Artisanal miners remain largely outside the regulatory system. Their operations, especially in gold mining, contribute heavily to the informal economy but rarely appear in official statistics. “A lot of the gold in Uganda is produced by artisanal mines,” Ssebagala said. “These guys, 70 to 80 percent of their operations, are illegal. They are unlicensed. We cannot report production from unlicensed operations.”
He added that discrepancies between production and export figures must be addressed urgently. “We need to sit down with customs and URA and stop the export of minerals from illegal operations… Otherwise, we will keep publishing information that is inconsistent,” he said.
The political economy of mining adds further complications. Dr. Bazira warned that Uganda’s laissez-faire approach to mineral trade encourages unregulated transactions and potential money laundering.
He noted that some mining operations are linked to individuals with political influence, some of whom go as far as the First Family. This reality, Bazira says, discourages full disclosure and complicates enforcement.
Development Economist, Dr. Fred Muhumuz,a underscored the responsibility of government regulators. “The government is supposed to set rules, and they should be followed,” he told The Independent in a separate interview. “If mining companies are supposed to disclose shareholders, net worth, audited accounts, the regulator should ensure compliance. It is not the companies’ discretion.”
For small-scale miners, compliance is often a question of cost. Kenneth Asiimwe of the Uganda Association of Artisanal Miners argued that companies will comply only if they see value in transparency. If reporting unlocks access to government programmes or financing, he said, compliance becomes more attractive.

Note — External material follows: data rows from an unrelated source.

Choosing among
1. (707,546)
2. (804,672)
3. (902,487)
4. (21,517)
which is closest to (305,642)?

Local governance presents another challenge. Royalties collected at the sub-national level need detailed analysis to ensure communities benefit directly from extraction. “People producing these extractives need to see something returned to them,” Mugambe said. “They should be able to hold local governments accountable.”

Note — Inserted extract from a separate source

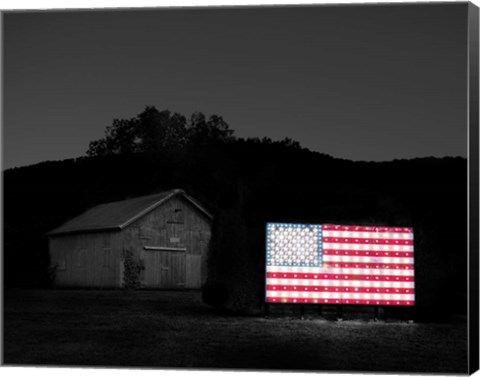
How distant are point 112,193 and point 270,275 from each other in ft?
36.4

As Uganda prepares for its next validation in June, next year, the pressure is mounting. The previous score (78.5%) demonstrated promise but exposed weaknesses that have not been meaningfully addressed. Kaggwa believes Uganda can reach 90% or even 100% if it strengthens beneficial ownership disclosure and contract transparency. But without cooperation from mining companies, the Secretariat faces an uphill battle.
At the heart of the challenge lies a contradiction. Uganda is accelerating its mining ambitions while its governance frameworks lag dangerously behind. Without enforceable transparency, mineral expansion could intensify corruption, revenue loss, land conflict, exploitation of artisanal miners, and environmental degradation.
Faltering transparency experiment?
The EITI was meant to serve as the stabilizing framework in this transition. But the framework cannot function if mining companies refuse to participate. “Transparency is not optional,” Mugambe said in her closing remarks. “If Uganda is to benefit from its minerals, we must all be accountable; government, companies, and communities alike. The EITI process cannot work if mining companies continue to ignore it. Our validation depends on this. Our credibility depends on this.”